= Activity =
Please print all the lines below exactly as they are written.

[Data entries]
● ● ● ● ● ● ●

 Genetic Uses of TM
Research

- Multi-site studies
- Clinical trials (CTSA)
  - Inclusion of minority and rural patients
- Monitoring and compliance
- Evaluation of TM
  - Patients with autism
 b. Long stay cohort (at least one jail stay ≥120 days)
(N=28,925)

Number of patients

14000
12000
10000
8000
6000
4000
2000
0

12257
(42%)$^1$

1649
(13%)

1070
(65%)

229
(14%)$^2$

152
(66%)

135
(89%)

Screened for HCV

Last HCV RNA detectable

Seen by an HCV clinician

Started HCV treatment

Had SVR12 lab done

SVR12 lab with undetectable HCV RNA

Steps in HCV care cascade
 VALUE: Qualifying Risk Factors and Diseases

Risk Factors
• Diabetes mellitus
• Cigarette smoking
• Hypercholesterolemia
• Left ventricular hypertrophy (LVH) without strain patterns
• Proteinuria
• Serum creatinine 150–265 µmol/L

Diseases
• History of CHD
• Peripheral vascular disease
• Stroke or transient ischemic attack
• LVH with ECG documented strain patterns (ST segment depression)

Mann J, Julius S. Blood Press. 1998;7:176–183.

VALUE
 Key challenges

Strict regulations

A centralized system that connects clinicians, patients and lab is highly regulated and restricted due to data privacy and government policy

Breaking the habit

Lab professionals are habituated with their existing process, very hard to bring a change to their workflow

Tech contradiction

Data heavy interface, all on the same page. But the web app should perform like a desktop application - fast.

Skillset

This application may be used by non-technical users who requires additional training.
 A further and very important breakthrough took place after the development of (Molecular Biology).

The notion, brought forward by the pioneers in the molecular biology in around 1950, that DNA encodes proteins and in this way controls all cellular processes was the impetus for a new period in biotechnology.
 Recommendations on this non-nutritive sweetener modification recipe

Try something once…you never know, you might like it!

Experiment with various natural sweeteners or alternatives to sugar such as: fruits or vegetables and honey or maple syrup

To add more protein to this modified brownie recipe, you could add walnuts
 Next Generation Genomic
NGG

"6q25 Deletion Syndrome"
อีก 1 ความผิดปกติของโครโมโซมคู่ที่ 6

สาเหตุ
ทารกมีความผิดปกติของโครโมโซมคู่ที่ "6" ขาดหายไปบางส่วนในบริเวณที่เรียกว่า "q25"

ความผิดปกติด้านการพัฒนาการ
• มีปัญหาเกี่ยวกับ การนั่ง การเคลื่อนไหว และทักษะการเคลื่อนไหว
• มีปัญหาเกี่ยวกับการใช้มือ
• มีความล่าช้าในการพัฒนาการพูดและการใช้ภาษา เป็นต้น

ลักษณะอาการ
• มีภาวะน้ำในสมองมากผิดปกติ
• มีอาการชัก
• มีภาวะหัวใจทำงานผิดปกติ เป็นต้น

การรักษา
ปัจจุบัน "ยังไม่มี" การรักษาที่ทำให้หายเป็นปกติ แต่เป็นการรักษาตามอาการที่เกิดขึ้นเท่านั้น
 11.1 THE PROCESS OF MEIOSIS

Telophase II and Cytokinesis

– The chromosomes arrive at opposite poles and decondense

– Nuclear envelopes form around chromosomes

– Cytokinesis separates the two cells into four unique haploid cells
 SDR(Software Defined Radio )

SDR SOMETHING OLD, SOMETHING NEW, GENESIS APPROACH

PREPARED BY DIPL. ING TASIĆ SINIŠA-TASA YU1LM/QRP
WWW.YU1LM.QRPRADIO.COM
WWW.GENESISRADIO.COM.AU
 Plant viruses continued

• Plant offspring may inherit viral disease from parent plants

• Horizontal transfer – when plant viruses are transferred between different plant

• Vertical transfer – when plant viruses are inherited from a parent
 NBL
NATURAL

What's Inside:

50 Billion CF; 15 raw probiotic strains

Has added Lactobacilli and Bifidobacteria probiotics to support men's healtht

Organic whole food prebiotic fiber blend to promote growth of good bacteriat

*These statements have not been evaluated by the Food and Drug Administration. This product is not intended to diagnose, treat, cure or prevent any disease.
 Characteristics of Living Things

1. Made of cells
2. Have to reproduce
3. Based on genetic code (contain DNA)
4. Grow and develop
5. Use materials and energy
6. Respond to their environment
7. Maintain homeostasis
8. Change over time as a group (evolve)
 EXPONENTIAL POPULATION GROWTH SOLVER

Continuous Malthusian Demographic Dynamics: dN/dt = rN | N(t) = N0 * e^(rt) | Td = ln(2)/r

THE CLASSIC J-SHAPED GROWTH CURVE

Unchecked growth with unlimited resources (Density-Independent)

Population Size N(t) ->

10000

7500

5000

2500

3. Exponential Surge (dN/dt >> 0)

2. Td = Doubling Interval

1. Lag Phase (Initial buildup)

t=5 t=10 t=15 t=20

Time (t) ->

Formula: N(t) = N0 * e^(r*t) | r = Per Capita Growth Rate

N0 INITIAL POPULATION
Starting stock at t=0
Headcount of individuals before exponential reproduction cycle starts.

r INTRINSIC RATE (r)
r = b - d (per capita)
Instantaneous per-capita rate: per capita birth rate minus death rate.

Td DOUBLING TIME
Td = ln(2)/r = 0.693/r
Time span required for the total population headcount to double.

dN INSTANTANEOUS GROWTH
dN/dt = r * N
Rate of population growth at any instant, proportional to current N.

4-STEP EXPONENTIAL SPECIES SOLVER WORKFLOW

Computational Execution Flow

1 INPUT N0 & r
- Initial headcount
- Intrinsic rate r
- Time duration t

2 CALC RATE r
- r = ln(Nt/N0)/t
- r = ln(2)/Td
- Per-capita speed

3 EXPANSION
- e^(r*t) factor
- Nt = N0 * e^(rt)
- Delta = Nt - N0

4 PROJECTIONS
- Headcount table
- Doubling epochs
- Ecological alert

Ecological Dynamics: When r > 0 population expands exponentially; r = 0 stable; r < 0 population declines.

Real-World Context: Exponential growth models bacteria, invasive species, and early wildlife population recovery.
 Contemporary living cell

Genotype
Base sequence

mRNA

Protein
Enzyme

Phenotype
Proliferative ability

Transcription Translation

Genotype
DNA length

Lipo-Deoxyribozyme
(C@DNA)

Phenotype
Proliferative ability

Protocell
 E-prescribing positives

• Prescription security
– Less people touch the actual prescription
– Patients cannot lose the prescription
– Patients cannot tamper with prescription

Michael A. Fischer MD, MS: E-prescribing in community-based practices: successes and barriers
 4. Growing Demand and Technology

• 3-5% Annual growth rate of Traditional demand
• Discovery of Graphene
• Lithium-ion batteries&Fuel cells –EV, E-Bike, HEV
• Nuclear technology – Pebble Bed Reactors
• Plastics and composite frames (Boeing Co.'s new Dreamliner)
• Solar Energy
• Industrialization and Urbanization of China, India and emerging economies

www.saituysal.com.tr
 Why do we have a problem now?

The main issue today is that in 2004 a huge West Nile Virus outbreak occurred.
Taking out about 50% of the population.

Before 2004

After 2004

● ● ● ● ● ● ●

= Output =
 Genetic Uses of TM
Research

- Multi-site studies
- Clinical trials (CTSA)
  - Inclusion of minority and rural patients
- Monitoring and compliance
- Evaluation of TM
  - Patients with autism
 b. Long stay cohort (at least one jail stay ≥120 days)
(N=28,925)

Number of patients

14000
12000
10000
8000
6000
4000
2000
0

12257
(42%)$^1$

1649
(13%)

1070
(65%)

229
(14%)$^2$

152
(66%)

135
(89%)

Screened for HCV

Last HCV RNA detectable

Seen by an HCV clinician

Started HCV treatment

Had SVR12 lab done

SVR12 lab with undetectable HCV RNA

Steps in HCV care cascade
 VALUE: Qualifying Risk Factors and Diseases

Risk Factors
• Diabetes mellitus
• Cigarette smoking
• Hypercholesterolemia
• Left ventricular hypertrophy (LVH) without strain patterns
• Proteinuria
• Serum creatinine 150–265 µmol/L

Diseases
• History of CHD
• Peripheral vascular disease
• Stroke or transient ischemic attack
• LVH with ECG documented strain patterns (ST segment depression)

Mann J, Julius S. Blood Press. 1998;7:176–183.

VALUE
 Key challenges

Strict regulations

A centralized system that connects clinicians, patients and lab is highly regulated and restricted due to data privacy and government policy

Breaking the habit

Lab professionals are habituated with their existing process, very hard to bring a change to their workflow

Tech contradiction

Data heavy interface, all on the same page. But the web app should perform like a desktop application - fast.

Skillset

This application may be used by non-technical users who requires additional training.
 A further and very important breakthrough took place after the development of (Molecular Biology).

The notion, brought forward by the pioneers in the molecular biology in around 1950, that DNA encodes proteins and in this way controls all cellular processes was the impetus for a new period in biotechnology.
 Recommendations on this non-nutritive sweetener modification recipe

Try something once…you never know, you might like it!

Experiment with various natural sweeteners or alternatives to sugar such as: fruits or vegetables and honey or maple syrup

To add more protein to this modified brownie recipe, you could add walnuts
 Next Generation Genomic
NGG

"6q25 Deletion Syndrome"
อีก 1 ความผิดปกติของโครโมโซมคู่ที่ 6

สาเหตุ
ทารกมีความผิดปกติของโครโมโซมคู่ที่ "6" ขาดหายไปบางส่วนในบริเวณที่เรียกว่า "q25"

ความผิดปกติด้านการพัฒนาการ
• มีปัญหาเกี่ยวกับ การนั่ง การเคลื่อนไหว และทักษะการเคลื่อนไหว
• มีปัญหาเกี่ยวกับการใช้มือ
• มีความล่าช้าในการพัฒนาการพูดและการใช้ภาษา เป็นต้น

ลักษณะอาการ
• มีภาวะน้ำในสมองมากผิดปกติ
• มีอาการชัก
• มีภาวะหัวใจทำงานผิดปกติ เป็นต้น

การรักษา
ปัจจุบัน "ยังไม่มี" การรักษาที่ทำให้หายเป็นปกติ แต่เป็นการรักษาตามอาการที่เกิดขึ้นเท่านั้น
 11.1 THE PROCESS OF MEIOSIS

Telophase II and Cytokinesis

– The chromosomes arrive at opposite poles and decondense

– Nuclear envelopes form around chromosomes

– Cytokinesis separates the two cells into four unique haploid cells
 SDR(Software Defined Radio )

SDR SOMETHING OLD, SOMETHING NEW, GENESIS APPROACH

PREPARED BY DIPL. ING TASIĆ SINIŠA-TASA YU1LM/QRP
WWW.YU1LM.QRPRADIO.COM
WWW.GENESISRADIO.COM.AU
 Plant viruses continued

• Plant offspring may inherit viral disease from parent plants

• Horizontal transfer – when plant viruses are transferred between different plant

• Vertical transfer – when plant viruses are inherited from a parent
 NBL
NATURAL

What's Inside:

50 Billion CF; 15 raw probiotic strains

Has added Lactobacilli and Bifidobacteria probiotics to support men's healtht

Organic whole food prebiotic fiber blend to promote growth of good bacteriat

*These statements have not been evaluated by the Food and Drug Administration. This product is not intended to diagnose, treat, cure or prevent any disease.
 Characteristics of Living Things

1. Made of cells
2. Have to reproduce
3. Based on genetic code (contain DNA)
4. Grow and develop
5. Use materials and energy
6. Respond to their environment
7. Maintain homeostasis
8. Change over time as a group (evolve)
 EXPONENTIAL POPULATION GROWTH SOLVER

Continuous Malthusian Demographic Dynamics: dN/dt = rN | N(t) = N0 * e^(rt) | Td = ln(2)/r

THE CLASSIC J-SHAPED GROWTH CURVE

Unchecked growth with unlimited resources (Density-Independent)

Population Size N(t) ->

10000

7500

5000

2500

3. Exponential Surge (dN/dt >> 0)

2. Td = Doubling Interval

1. Lag Phase (Initial buildup)

t=5 t=10 t=15 t=20

Time (t) ->

Formula: N(t) = N0 * e^(r*t) | r = Per Capita Growth Rate

N0 INITIAL POPULATION
Starting stock at t=0
Headcount of individuals before exponential reproduction cycle starts.

r INTRINSIC RATE (r)
r = b - d (per capita)
Instantaneous per-capita rate: per capita birth rate minus death rate.

Td DOUBLING TIME
Td = ln(2)/r = 0.693/r
Time span required for the total population headcount to double.

dN INSTANTANEOUS GROWTH
dN/dt = r * N
Rate of population growth at any instant, proportional to current N.

4-STEP EXPONENTIAL SPECIES SOLVER WORKFLOW

Computational Execution Flow

1 INPUT N0 & r
- Initial headcount
- Intrinsic rate r
- Time duration t

2 CALC RATE r
- r = ln(Nt/N0)/t
- r = ln(2)/Td
- Per-capita speed

3 EXPANSION
- e^(r*t) factor
- Nt = N0 * e^(rt)
- Delta = Nt - N0

4 PROJECTIONS
- Headcount table
- Doubling epochs
- Ecological alert

Ecological Dynamics: When r > 0 population expands exponentially; r = 0 stable; r < 0 population declines.

Real-World Context: Exponential growth models bacteria, invasive species, and early wildlife population recovery.
 Contemporary living cell

Genotype
Base sequence

mRNA

Protein
Enzyme

Phenotype
Proliferative ability

Transcription Translation

Genotype
DNA length

Lipo-Deoxyribozyme
(C@DNA)

Phenotype
Proliferative ability

Protocell
 E-prescribing positives

• Prescription security
– Less people touch the actual prescription
– Patients cannot lose the prescription
– Patients cannot tamper with prescription

Michael A. Fischer MD, MS: E-prescribing in community-based practices: successes and barriers
 4. Growing Demand and Technology

• 3-5% Annual growth rate of Traditional demand
• Discovery of Graphene
• Lithium-ion batteries&Fuel cells –EV, E-Bike, HEV
• Nuclear technology – Pebble Bed Reactors
• Plastics and composite frames (Boeing Co.'s new Dreamliner)
• Solar Energy
• Industrialization and Urbanization of China, India and emerging economies

www.saituysal.com.tr
 Why do we have a problem now?

The main issue today is that in 2004 a huge West Nile Virus outbreak occurred.
Taking out about 50% of the population.

Before 2004

After 2004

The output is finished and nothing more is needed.